Your instructions>
Please list every operating system that the MFS installation notes below name as having FUSE available.

>> begin Text extract

Start "Disk Utility" from "/Applications/Utilities"
Select from menu "Images->New->Blank Image ..."

Note: on each chunkserver disk some space is reserved for growing chunks and thus inaccessible for creation of the new ones. Only disks with more than 256 MB and chunkservers reporting more than 1 GB of total free space are accessible for new data. Minimal configurations should start from several gigabytes of storage.

To install the data server (chunkserver):

  • isolate space intended for MFS as separate file systems, mounted at a defined point (e.g. /mnt/hd1, /mnt/hd2 itd.)
  • install mfs-chunkserver package (make install after running configure without --disable-mfschunkserver option in case of instalation from source files)
  • create a user, with whose permissions the service is about to work (if such user doesn't already exist)
  • give this user permissions to write to all filesystems dedicated to MFS
  • configure the service (mfschunkserver.cfg file), paying special attention to used TCP ports (MASTER_PORT has to be the same as MATOCS_LISTEN_PORT in mfsmaster.cfg on managing server)
  • enter list of mount points of file systems dedicated to MFS file mfshdd.conf
  • add or create (depending both on the operating system and distribution) batch script starting process mfschunkserver

Note: It's important which local IP address mfschunkserver uses to connect to mfsmaster. This address is passed by mfsmaster to MFS clients (mfsmount) and other chunkservers to communicate with the chunkserver, so it must be remotely accessible. Thus master address (MASTER_HOST) must be set to such for which chunkserver will use proper local address to connect - usually belonging to the same network as all MFS clients and other chunkservers. Generally loopback addres (localhost, 127.0.0.1) can't be used as MASTER_HOST, as it would make the chunkserver inaccessible for any other host (such configuration would work only on single machine running all of mfsmaster, mfschunkserver and mfsmount).

After installation data server is started simply by running mfschunkserver. If mfschunkserver program is executed by root, it switches to configured user; otherwise it runs as user who executed it.

Clients (mfsmount)

mfsmount requires to work. FUSE is available on several operating systems: Linux, FreeBSD, OpenSolaris and MacOS X

  • In case of Linux a kernel module with API version at least 7.8 is required (it can be checked with dmesg command - after loading kernel module there should be line fuse init (API version 7.8)). It is available in fuse package version 2.6.0 or later or Linux kernel 2.6.20 or later. Due to some minor bugs, the newer module is recommended ((fuse 2.7.2 or Linux 2.6.24 (although fuse 2.7.x standalone doesn't contain getattr/write race condition fix)
  • In case of FreeBSD the module version 0.3.9 or later should be used
  • On MacOS X MacFUSE 10.5 was tested

Installing MFS client:

  • install mfs-client package (make install after running configure without --disable-mfsmount option in case of installation from source files)
  • create a directory where MFS will be mounted (e.g. /mnt/mfs)

>> end Text extract
>> begin Given material

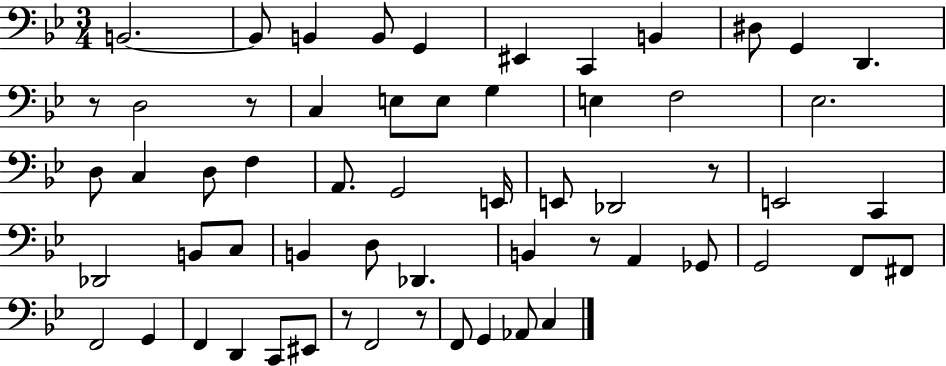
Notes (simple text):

>> end Given material

Exercise solution>
Linux, FreeBSD, OpenSolaris, MacOS X